The z architecture is defined so that the equivalent of:

    while (*x == 0);

is allowed to reuse the same value of *x indefinitely, even if another
CPU writes to *x and synchronises the result to make it globally visible.
There's no guarantee of forward progress without an explicit synchronisation
on the read side. (Well, forward progress is guaranteed after an interrupt,
and in practice there will always be a hypervisor time slice interrupt
at some point, but that kind of response time wouldn't be good enough
for spin loops.)

FWIW, the exact quote from the architecture manual is:

  Following is an example showing the effects of serialization.
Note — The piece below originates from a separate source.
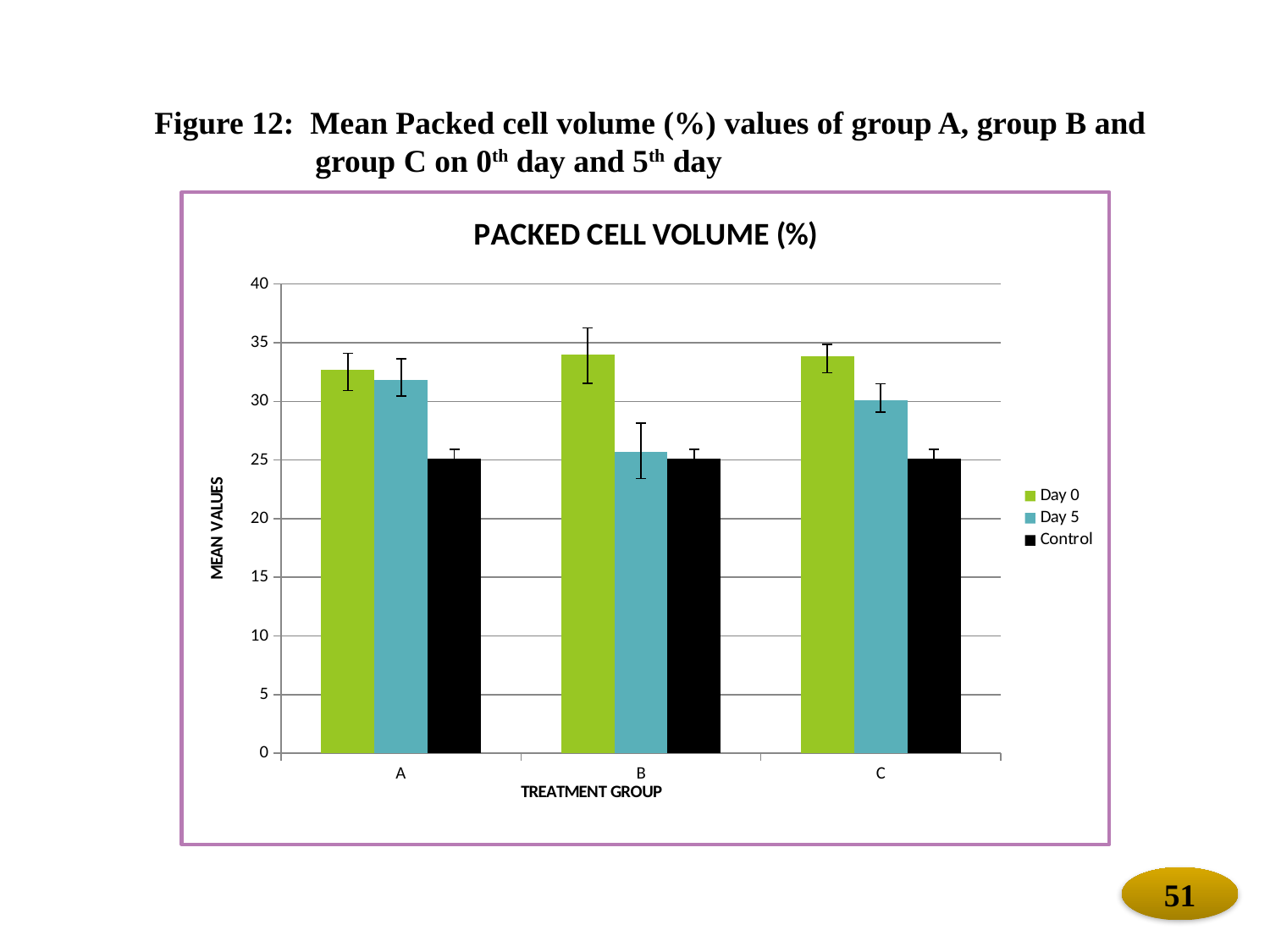
What is the label of the y axis? MEAN VALUES Which treatment group has the lowest Day 5 value? B Is the Day 0 value for group B greater or less than 30? greater For group A, which is larger, the Day 0 value or the Control value? Day 0 How many series does the legend list? 3 For group B, which is larger, the Day 0 value or the Day 5 value? Day 0 How many treatment groups are shown on the x axis? 3 Is the Day 5 value for group C greater or less than 25? greater What kind of chart is shown on the slide? bar chart Is the Day 0 value for group A greater or less than 30? greater What is the title of the chart? PACKED CELL VOLUME (%)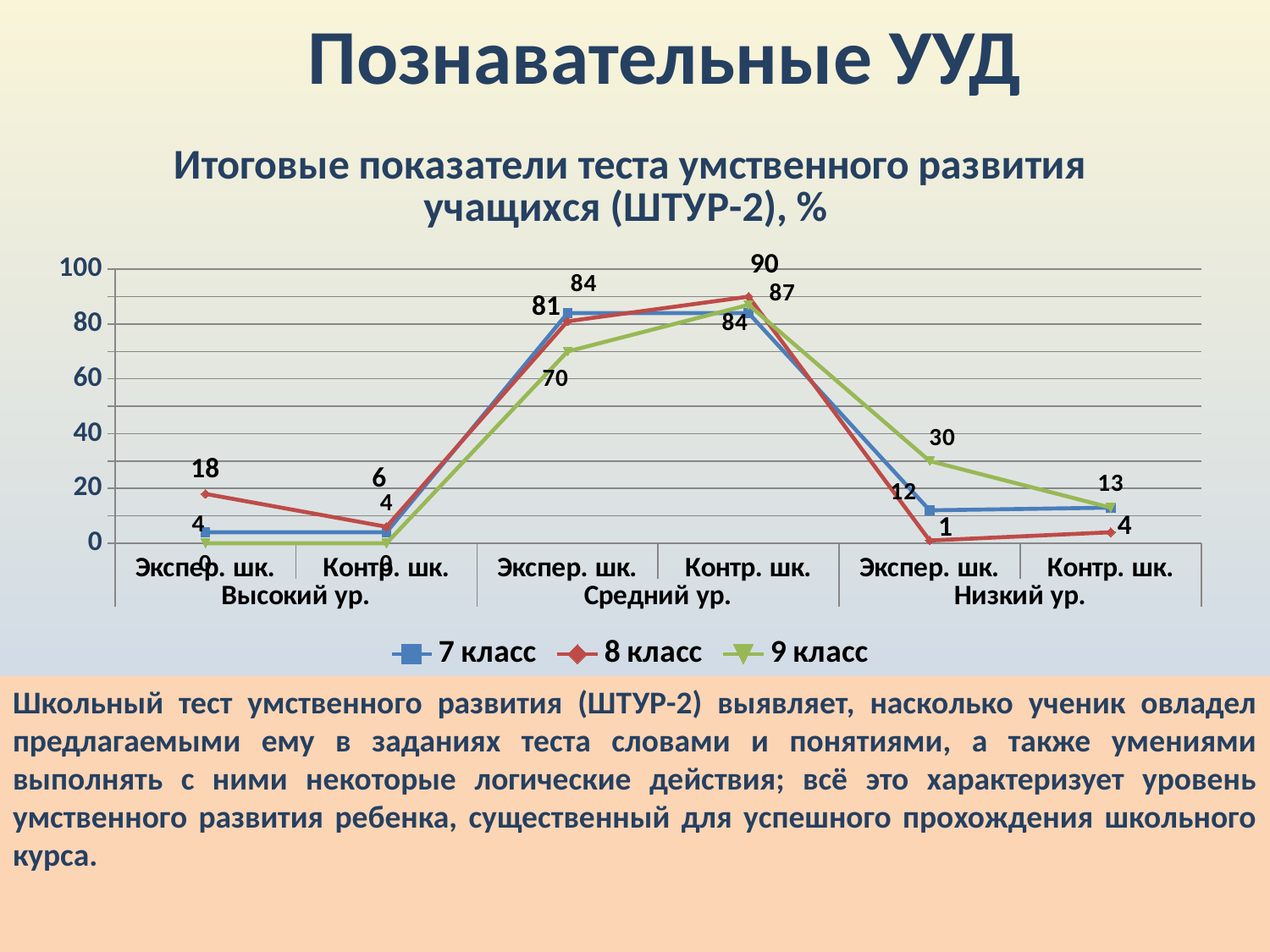
What is the value for 9 класс at Экспер. шк. in the Средний ур. group? 70 At Экспер. шк. in the Низкий ур. group, which series has the larger value, 7 класс or 9 класс? 9 класс What is the difference between the 8 класс values at Экспер. шк. and Контр. шк. in the Высокий ур. group? 12 How many series does the legend list? 3 For the 8 класс series, which category has the highest value? Контр. шк., Средний ур. What is the value for 9 класс at Экспер. шк. in the Низкий ур. group? 30 What is the value for 8 класс at Контр. шк. in the Средний ур. group? 90 What kind of chart is shown on the slide? line chart What is the value for 8 класс at Экспер. шк. in the Высокий ур. group? 18 Which series are listed in the legend? 7 класс, 8 класс, 9 класс What is the value for 9 класс at Контр. шк. in the Средний ур. group? 87 How many categories are plotted along the x axis? 6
Location
  A initially contains FF hex.

  CPU 1 CPU 2
  MVI A,X'00' G CLI A,X'00'
  BCR 15,0 BNE G

  The BCR 15,0 instruction executed by CPU 1 is a serializing
  instruction that ensures that the store by CPU 1 at location A is
  completed. However, CPU 2 may loop indefinitely, or until the next
  interruption on CPU 2, because CPU 2 may already have fetched from
  location A for every execution of the CLI instruction. A serializing
  instruction must be in the CPU-2 loop to ensure that CPU 2 will again
  fetch from location A.

(I.e. this is an "unbounded reuse" rather than a memory ordering issue.
The architecture has strong memory ordering and "... *x; ... *y;" will
always behave as if the loads completed in order.)

This means that we need to insert a synchronisation/serialisation
instruction before both volatile and atomic loads. What would be the
best way of doing that?

Following the example of atomic fences, I wondered about adding a new
ISD opcode and inserting it in visitLoad() and co in SelectionDAGBuilder.
Would that be OK? Or is there a better way?